Ein bisschen zuviel Abwechslung, findet Zeus! Prometheus hat sich nicht einfach nur des Diebstahls schuldig gemacht, sondern den Menschen zur Hybris befähigt. Dieser doppelte Affront soll nicht ungestraft bleiben: Prometheus wird dazu verdammt, bis in alle Ewigkeit an einen Felsen im Kaukasus gekettet zu sein, wo ihm Zeus‘ Adler jeden Tag aufs Neue die Leber aus dem Leib frisst. Doch auch für die Menschen hat der Göttervater eine perfide Strafe auf Lager: eine wunderschöne Frau mit einer geheimnisvollen Büchse im Schlepptau …
„Sie werden ein für alle Mal begreifen, wo ihr Platz ist“
Der Prometheus-Mythos ist eine der bedeutendsten, prägendsten und langlebigsten der alten griechischen Sagen und inspiriert bis heute Kunst und Philosophie. Nicht zuletzt trägt eines der einschlägigen Werke der fantastischen Literatur den Untertitel „Der moderne Prometheus“: Frankenstein. Auch in Mary Shelleys wegweisendem Roman geht es zentral vor allem um eines: Hybris, den Stolz und die Anmaßung, sich mit den Göttern gleichstellen zu wollen. Hochmut kommt wie immer vor dem Fall.

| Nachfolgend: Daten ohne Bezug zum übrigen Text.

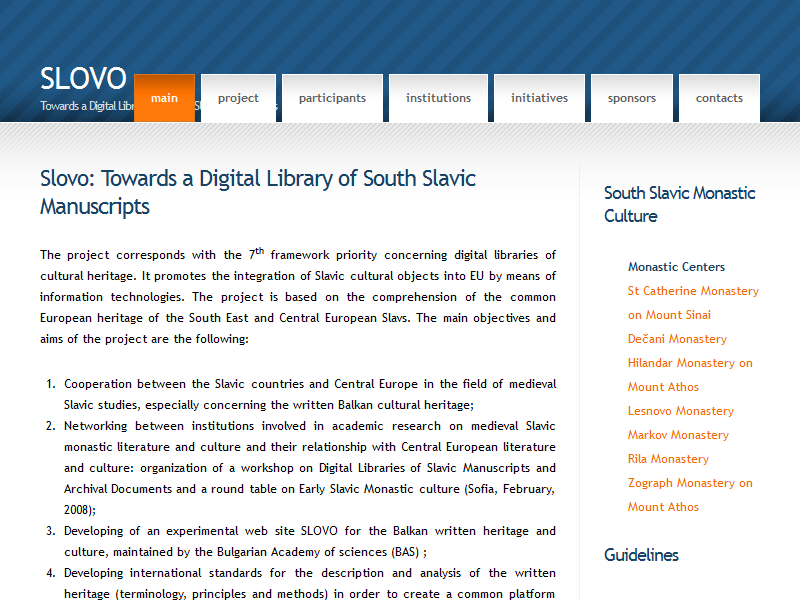 Slovo: Towards Building a Digital Library of South Slavic Manuscripts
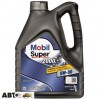 Моторное масло MOBIL Super 2000 X1 5W-30 4л, цена: 1 056 грн.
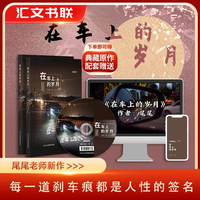 尾尾2035头像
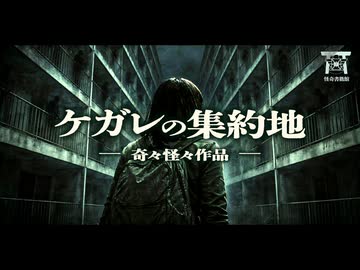 【ゆっくり怪談】もう除霊は不可能です…数万体の怨霊の集約地になった人間の末路…『ケガレの集約地』【閲覧注意】【奇々怪々】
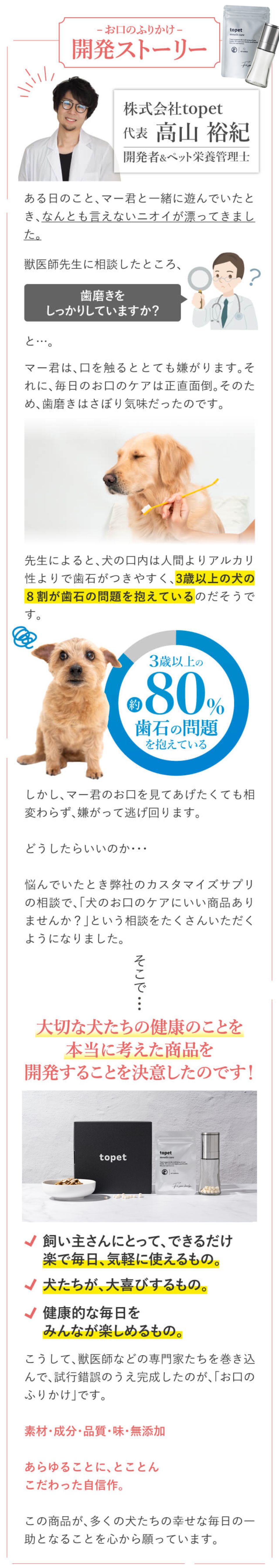 お口のふりかけ、開発ストーリー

Doch auch zu den zentralen Fragen nach dem Platz des Menschen in Universum sowie nach dem Wert von Wissensdrang, Kunstfertigkeit und Schläue gibt die Geschichte tiefgreifende Denkanstöße. Hier ist der Ergänzungsteil von Autor Luc Ferry wiederum sehr erhellend, in welchem er u.a. die Platonische Sicht auf den Mythos von Prometheus erörtert und weiteres Material liefert. Die Legende ist von Ambivalenz geprägt: So gelingt Prometheus mit Herakles‘ Hilfe dank einer List die Flucht. Da Zeus sein eigenes Wort, Prometheus solle bis auf alle Ewigkeit an seinen Felsen gekettet sein, nicht brechen, aber auch das Werk seines eigenen Sohnes nicht ungeschehen machen will, muss er sich etwas anderes überlegen. Doch auch das Element der doppelten Strafe für die Menschen in Gestalt der überirdisch schönen Pandora hat es in sich. Sie wird ihnen gesandt, nur um ihrer eigenen Neugier zu verfallen, die ihr mitgegebene, seltsame Büchse zu öffnen und dadurch sämtliche Übel – Krankheit, Krieg und Leid – über die Welt zu bringen, damit den Menschen ihr neugewonnenes Leben auch gehörig vermiest werde. Sehr interessant zu beobachten sind Unterschiede und Parallelen zu Eva sowie dem christlichen Schöpfungsmythos.
„Du wirst sehen, dass die Gaben, mit denen du sie beschenkt hast, ihnen von großem Nutzen sind, um sich in ihrer feindseligen Welt zu behaupten“
Künstlerisch ist auch dieser Band wieder bemerkenswert. Die Welt der antiken griechischen Mythen wird auf Hochglanzpapier mit viel Liebe zum Detail zum Leben erweckt. Vor allem die stimmige Atmosphäre und die dynamische Farbgebung stechen ins Auge. Auch die inhaltliche Umsetzung der Story ist gelungen, der Fluss ist angenehm und man kann gut folgen. Allerdings hätte ihr etwas mehr Luft zum Atmen gegeben werden können. Vor allem der Teil um die Büchse der Pandora kommt zu kurz. Ein weiterer Kritikpunkt findet sich im Figurendesign: Die ausgefeilt gezeichneten Charaktere scheinen den alten griechischen Statuen nachempfunden und wecken so zwar die richtigen Assoziationen, wirken aber auch gelegentlich etwas hölzern. Außerdem fällt es nach dem x-ten bärtigen Prachtexemplar mit einem Körper wie gemeißelt manchmal etwas schwer, den Überblick zu behalten.
Fazit:
Trotz kleiner Wermutstropfen ist auch dieser Band der Reihe „Mythen der Antike“ absolut empfehlenswert für alle, die mal auf ganz andere Art und Weise in die griechische Sagenwelt eintauchen wollen.